Start of INPUT MATERIAL

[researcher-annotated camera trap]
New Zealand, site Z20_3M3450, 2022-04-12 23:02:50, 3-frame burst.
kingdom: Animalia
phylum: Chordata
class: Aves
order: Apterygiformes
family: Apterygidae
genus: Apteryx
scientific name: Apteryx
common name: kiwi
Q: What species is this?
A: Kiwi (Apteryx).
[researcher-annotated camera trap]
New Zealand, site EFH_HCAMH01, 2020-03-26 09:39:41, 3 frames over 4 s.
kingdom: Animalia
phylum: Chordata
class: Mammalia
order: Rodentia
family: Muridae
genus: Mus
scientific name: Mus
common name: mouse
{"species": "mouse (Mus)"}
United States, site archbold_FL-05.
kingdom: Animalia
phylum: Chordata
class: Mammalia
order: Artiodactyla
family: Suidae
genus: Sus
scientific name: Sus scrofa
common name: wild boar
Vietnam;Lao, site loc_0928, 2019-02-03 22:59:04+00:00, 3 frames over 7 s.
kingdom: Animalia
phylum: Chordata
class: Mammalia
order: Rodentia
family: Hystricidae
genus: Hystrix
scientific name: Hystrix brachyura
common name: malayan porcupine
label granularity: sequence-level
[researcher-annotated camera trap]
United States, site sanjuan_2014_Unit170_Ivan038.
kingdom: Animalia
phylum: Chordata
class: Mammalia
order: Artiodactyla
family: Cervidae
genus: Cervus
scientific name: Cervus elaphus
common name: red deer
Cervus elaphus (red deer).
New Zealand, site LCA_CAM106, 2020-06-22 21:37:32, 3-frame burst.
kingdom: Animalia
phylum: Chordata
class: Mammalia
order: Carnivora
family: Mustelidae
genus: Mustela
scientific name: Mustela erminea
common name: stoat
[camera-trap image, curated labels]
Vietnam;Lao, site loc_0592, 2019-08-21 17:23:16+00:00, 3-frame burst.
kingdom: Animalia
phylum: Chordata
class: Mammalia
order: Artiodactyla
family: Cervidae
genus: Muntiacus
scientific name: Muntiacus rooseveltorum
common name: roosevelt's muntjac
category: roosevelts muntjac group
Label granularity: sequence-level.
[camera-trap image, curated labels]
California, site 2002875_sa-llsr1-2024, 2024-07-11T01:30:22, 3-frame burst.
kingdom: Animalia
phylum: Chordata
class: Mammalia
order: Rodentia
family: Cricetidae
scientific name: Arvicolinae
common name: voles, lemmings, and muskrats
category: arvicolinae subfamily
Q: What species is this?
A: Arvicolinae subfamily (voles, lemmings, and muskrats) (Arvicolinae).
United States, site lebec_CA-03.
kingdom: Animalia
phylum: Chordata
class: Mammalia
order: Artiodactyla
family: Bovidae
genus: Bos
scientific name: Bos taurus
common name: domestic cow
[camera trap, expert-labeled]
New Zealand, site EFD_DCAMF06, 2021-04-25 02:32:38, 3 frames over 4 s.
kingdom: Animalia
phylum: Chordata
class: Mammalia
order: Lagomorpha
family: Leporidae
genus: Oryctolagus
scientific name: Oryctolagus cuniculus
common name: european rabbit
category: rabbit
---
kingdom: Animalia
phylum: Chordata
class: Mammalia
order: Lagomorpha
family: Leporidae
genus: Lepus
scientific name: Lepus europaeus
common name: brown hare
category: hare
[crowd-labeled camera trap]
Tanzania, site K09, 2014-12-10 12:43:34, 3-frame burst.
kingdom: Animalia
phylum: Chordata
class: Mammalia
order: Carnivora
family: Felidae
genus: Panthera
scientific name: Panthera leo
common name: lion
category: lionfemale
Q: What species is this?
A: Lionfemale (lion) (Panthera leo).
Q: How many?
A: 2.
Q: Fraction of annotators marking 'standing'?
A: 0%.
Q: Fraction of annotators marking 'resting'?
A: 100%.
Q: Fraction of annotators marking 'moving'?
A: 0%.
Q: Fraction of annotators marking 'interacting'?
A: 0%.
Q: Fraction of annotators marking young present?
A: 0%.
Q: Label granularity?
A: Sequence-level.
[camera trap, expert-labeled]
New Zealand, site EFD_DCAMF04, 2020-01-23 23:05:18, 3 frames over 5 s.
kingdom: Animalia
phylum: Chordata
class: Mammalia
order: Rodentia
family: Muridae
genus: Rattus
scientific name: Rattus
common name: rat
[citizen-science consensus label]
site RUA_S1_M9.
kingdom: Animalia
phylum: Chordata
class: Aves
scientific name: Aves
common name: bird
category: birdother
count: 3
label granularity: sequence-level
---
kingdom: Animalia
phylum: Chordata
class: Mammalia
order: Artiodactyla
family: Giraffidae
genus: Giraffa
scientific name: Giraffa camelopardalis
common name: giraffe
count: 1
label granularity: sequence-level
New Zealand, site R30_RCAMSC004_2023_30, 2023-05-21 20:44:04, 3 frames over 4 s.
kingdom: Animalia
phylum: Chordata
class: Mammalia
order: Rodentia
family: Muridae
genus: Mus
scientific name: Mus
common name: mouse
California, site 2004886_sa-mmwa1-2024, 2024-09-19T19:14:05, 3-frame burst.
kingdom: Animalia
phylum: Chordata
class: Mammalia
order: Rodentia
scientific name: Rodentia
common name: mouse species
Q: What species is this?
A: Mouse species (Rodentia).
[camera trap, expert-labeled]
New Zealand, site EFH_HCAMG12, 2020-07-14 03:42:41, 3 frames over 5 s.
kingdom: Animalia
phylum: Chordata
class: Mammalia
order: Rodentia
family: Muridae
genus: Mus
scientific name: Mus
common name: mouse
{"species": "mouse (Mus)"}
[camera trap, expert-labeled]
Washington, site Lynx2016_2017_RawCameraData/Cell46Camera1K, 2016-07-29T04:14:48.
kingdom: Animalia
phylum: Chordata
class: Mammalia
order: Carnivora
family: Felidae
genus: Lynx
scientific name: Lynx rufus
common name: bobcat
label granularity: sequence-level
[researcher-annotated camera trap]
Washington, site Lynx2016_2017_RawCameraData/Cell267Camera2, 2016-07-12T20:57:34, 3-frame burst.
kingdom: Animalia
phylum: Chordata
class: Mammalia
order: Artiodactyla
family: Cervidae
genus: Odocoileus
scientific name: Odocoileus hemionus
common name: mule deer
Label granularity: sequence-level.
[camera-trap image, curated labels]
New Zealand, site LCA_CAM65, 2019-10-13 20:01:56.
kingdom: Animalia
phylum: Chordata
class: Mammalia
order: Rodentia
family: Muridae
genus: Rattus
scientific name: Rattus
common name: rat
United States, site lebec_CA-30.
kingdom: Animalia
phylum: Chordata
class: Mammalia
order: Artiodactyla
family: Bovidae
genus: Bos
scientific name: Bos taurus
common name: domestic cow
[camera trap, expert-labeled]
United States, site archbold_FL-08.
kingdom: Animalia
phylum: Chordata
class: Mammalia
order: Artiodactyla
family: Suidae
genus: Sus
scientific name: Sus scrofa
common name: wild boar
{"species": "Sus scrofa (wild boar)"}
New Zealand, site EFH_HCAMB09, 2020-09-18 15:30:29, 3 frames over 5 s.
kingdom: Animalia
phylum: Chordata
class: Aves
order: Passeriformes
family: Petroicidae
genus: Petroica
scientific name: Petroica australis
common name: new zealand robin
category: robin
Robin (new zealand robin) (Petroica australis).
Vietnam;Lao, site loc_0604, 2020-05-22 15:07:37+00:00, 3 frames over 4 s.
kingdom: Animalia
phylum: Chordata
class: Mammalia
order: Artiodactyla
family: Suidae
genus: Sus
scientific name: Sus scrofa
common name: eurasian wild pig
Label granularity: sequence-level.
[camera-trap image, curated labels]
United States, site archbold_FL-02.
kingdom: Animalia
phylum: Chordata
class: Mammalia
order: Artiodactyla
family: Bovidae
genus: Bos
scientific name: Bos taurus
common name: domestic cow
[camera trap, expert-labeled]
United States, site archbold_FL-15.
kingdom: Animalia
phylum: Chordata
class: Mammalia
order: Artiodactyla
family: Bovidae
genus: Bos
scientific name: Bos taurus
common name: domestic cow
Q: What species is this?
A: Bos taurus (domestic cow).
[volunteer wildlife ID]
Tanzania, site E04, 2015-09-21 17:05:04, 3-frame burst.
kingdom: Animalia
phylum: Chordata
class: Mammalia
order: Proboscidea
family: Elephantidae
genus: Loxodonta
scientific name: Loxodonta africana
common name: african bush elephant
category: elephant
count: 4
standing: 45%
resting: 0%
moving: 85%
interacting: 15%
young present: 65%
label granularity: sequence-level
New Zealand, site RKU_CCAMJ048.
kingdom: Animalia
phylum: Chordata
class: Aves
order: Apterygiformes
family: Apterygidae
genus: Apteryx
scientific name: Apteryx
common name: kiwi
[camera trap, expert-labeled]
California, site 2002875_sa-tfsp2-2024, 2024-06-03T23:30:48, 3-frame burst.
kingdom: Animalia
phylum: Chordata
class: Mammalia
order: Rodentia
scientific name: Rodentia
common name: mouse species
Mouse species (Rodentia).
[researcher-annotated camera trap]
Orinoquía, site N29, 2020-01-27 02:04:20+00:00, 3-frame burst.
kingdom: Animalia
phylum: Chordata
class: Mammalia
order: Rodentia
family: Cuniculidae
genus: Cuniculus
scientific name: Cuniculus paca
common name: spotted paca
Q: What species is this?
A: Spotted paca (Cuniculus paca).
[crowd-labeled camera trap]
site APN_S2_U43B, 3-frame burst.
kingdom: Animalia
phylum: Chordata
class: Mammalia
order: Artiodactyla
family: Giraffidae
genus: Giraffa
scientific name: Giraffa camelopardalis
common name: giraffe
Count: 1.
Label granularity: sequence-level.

End of INPUT MATERIAL

◆ ABOUT THIS TASK
How many lines in the listing above contain the string "Vietnam"? Answer with the number only.

◆ EXERCISE RESPONSE
3